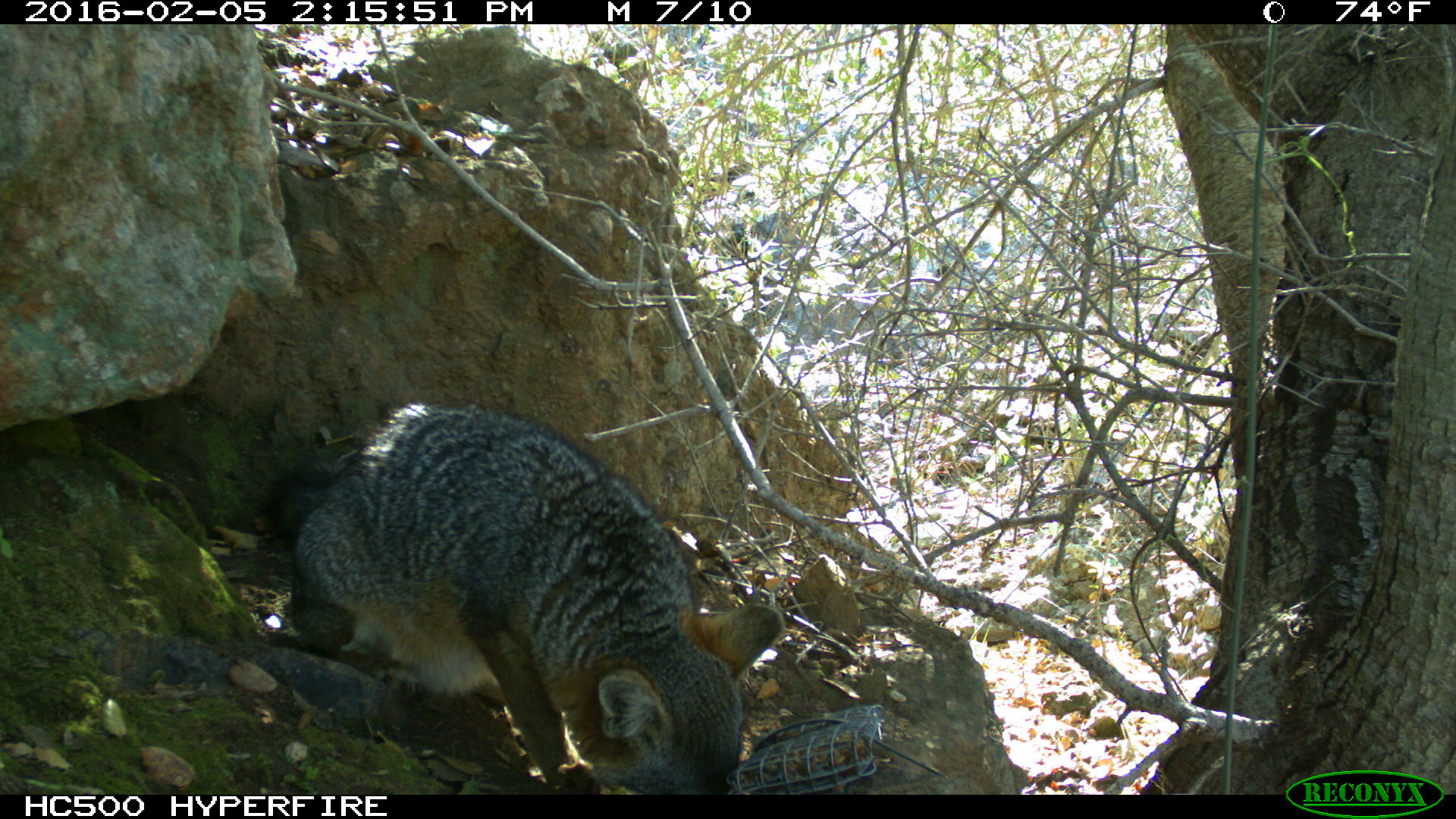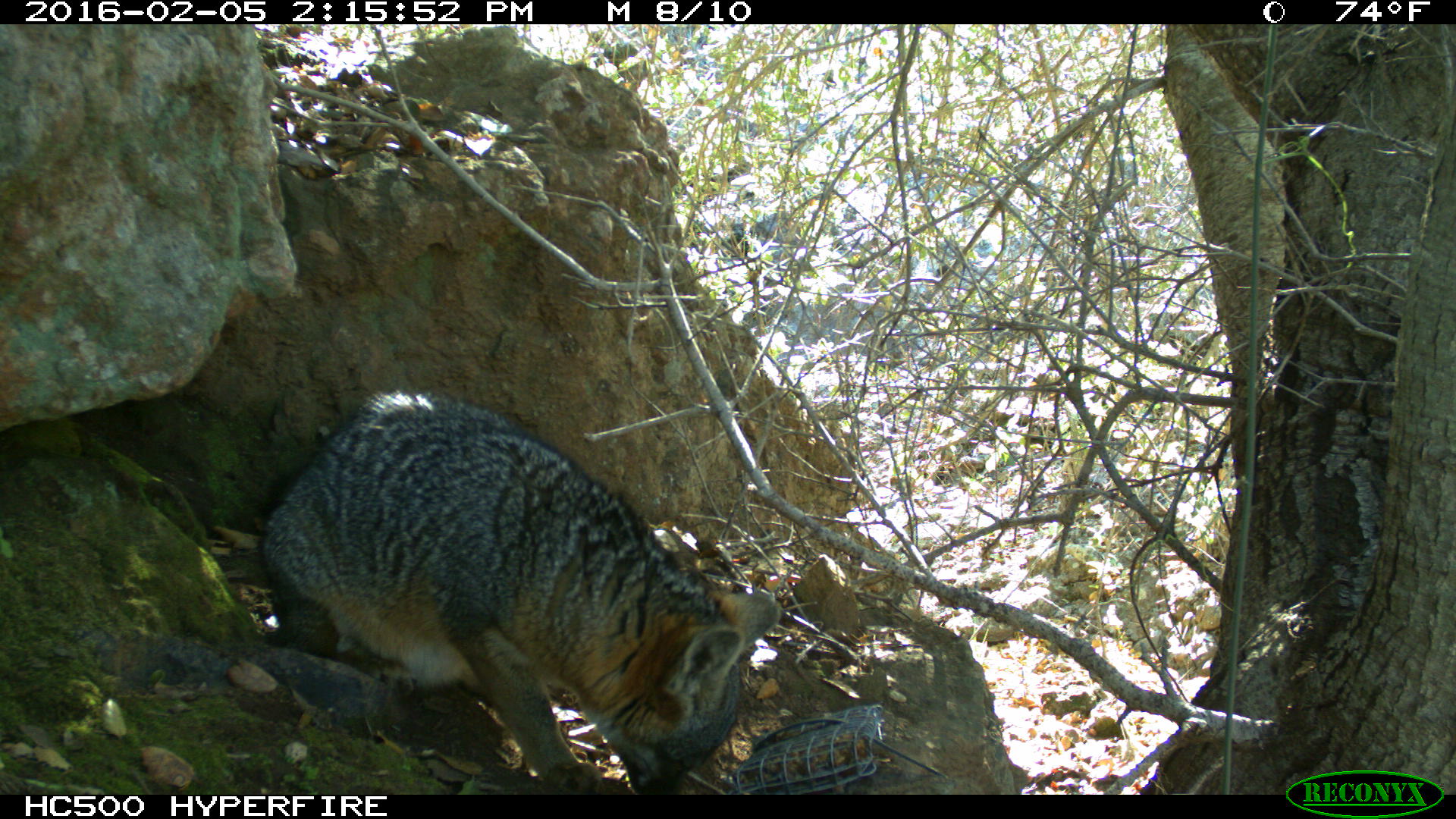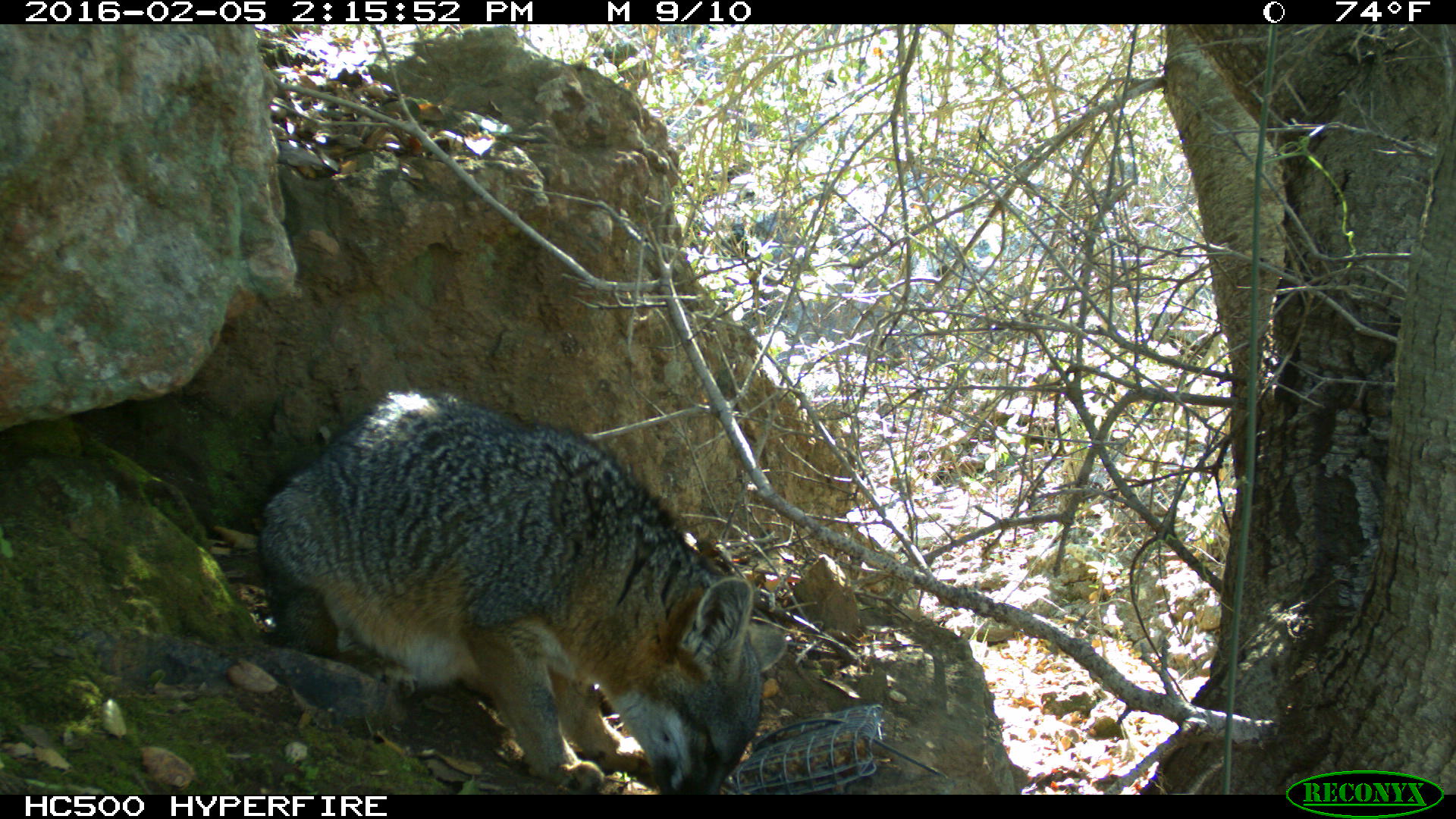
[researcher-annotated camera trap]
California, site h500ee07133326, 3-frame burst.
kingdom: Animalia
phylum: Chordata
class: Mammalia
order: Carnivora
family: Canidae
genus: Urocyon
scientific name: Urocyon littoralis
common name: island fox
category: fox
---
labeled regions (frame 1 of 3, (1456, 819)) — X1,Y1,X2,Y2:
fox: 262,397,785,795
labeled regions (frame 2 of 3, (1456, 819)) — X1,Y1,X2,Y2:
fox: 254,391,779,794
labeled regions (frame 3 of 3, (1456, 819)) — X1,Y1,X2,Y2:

> _Action item_
Answer with the exact lines running from the one that contains "common name: island fox" through the last line of the data. Include no other line.

> _Task response_
common name: island fox
category: fox
---
labeled regions (frame 1 of 3, (1456, 819)) — X1,Y1,X2,Y2:
fox: 262,397,785,795
labeled regions (frame 2 of 3, (1456, 819)) — X1,Y1,X2,Y2:
fox: 254,391,779,794
labeled regions (frame 3 of 3, (1456, 819)) — X1,Y1,X2,Y2:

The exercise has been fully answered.